The reality, of course, is precisely the opposite:
The irony is that this is the exact opposite of what is happening in Ireland right now. The government in Dublin is indeed introducing extraordinary new legislation to restrict freedom of speech. But it’s not horrid Right-wingers conspiring to suppress nice, decent liberals. It’s nice, decent liberals scrambling to stamp out the opinions of what they call the “far-Right”. And far from being alarmed by this assault on basic freedoms, the broad swathe of progressive opinion in Ireland is fully behind it, including most voices in the broadcast and print media, and every major party.
So the entire elite class, then. Urgency to pass the anti-free speech bill increased after a Muslim immigrant stabbed three children in Dublin, and fed-up working-class Irishmen rioted.
The new law would surely have escaped international attention had those riots not happened, but Dublin’s eagerness to regulate hate speech has, as internet parlance puts it, “gone viral”. Now the whole world knows that Ireland is poised to pass one of the most draconian pieces of legislation in modern times, which will see Irish people facing potential jail sentences of up to two years for the possession of literature “likely to incite violence or hatred” against others on the grounds of certain protected characteristics, including race, gender and sexual orientation.
So the new statute is twice removed from the proper province of criminal law: you don’t have to commit violence against anyone, nor do you need to try to incite violence against anyone. You just need to be in possession of written materials that have the potential to incite, not just violence, but “hatred.”
So I suppose you could go to jail for possessing a copy of the New York Times, which constantly incites hatred against conservatives. Just kidding, although you could argue that the Times incites hatred against white people, which would qualify under the law. Although what “hatred” is remains opaque:
To make matters worse, the Irish government has not actually defined in the bill what “hatred” is, saying that to do so could “risk prosecutions collapsing”.
Is that Orwellian, or what? They can’t say what the law means, lest prosecutions collapse. Nevertheless, I think we all get the drift.
Minister for Justice, Helen McEntee, continues to insist citizens will be able to speak freely, but a senator for the Green Party, one of three parties in the governing coalition, let the cat out of the bag: “We are restricting freedom,” Pauline O’Reilly said, “but we are doing it for the common good.”
But when have people ever been oppressed, except for the common good?
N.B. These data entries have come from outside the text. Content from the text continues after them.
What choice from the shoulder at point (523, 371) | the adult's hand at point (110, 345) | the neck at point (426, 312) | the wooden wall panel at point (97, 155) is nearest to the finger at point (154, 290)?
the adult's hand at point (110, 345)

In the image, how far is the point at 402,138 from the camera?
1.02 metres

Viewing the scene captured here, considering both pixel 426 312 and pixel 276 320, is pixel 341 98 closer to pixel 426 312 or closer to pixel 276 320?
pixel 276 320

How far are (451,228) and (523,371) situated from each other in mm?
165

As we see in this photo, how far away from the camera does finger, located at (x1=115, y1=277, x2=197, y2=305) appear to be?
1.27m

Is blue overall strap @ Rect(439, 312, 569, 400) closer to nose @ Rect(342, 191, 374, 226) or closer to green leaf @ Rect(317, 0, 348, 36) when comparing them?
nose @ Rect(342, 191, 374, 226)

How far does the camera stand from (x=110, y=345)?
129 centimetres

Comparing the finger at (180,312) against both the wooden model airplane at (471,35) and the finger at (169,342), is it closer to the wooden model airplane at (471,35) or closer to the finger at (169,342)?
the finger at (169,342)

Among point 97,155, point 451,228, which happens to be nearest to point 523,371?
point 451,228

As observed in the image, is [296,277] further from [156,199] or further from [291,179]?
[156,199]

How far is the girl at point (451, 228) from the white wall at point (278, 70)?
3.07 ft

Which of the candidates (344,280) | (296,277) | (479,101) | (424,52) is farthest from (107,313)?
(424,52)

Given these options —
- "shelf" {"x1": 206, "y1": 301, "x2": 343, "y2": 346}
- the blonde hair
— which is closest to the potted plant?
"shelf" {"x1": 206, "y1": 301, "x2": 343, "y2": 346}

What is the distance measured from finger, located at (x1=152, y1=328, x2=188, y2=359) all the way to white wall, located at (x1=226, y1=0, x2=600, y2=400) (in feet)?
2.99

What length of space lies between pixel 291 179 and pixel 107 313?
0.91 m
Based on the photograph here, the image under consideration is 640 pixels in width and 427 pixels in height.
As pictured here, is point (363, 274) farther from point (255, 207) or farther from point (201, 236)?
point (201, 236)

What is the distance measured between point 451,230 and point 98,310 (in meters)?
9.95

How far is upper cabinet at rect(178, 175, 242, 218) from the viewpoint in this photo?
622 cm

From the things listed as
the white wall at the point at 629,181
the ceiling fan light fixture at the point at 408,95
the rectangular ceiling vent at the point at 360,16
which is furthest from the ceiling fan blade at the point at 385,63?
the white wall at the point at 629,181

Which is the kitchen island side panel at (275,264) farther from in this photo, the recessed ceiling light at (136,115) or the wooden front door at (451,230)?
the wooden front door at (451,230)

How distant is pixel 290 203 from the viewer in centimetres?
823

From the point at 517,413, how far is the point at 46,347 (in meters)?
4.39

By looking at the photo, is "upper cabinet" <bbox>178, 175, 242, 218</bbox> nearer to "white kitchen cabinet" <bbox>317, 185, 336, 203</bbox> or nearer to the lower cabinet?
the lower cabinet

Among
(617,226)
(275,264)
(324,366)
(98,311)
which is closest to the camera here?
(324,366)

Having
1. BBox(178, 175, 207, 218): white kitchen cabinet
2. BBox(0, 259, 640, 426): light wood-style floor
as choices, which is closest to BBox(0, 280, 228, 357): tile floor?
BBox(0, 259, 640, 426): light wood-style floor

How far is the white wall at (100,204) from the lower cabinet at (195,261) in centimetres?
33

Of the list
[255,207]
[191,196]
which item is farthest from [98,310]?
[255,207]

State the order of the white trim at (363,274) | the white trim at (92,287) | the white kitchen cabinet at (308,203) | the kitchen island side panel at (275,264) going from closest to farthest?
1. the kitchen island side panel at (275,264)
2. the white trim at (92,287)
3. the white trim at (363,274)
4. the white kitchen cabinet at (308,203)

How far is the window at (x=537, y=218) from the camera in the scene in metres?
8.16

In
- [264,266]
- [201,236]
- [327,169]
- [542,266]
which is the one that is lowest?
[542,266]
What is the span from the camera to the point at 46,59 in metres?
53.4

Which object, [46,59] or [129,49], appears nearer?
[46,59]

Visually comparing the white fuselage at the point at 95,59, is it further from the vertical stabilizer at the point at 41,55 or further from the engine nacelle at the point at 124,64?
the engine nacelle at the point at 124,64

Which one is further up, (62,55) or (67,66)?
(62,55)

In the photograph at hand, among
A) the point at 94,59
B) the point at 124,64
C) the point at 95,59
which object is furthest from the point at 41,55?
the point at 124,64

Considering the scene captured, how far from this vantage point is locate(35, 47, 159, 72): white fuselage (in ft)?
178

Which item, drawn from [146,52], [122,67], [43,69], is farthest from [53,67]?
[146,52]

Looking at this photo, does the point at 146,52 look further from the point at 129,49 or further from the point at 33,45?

Ireland was once a virtual theocracy, in which the sanction of law was used to reinforce Catholic principles. Now pretty much the same thing is happening again:
Ireland, sadly, has a long tradition of censorship. There was once a body with a wonderfully evocative name, the Committee on Evil Literature, which recommended banning publications deemed harmful to the newly independent nation’s Catholic values.
… [A]ll that’s actually happened is that the term “evil literature” has been redefined to suit contemporary values. They haven’t stopped enforcing orthodoxy. They’ve simply found a new woke dogma to enforce. No one is writing novels about that. After all, owning such a book could land you behind bars soon.
In the old days, when Americans spoke of repression in other lands, the conventional observation was “It can’t happen here.” But no one is saying that now.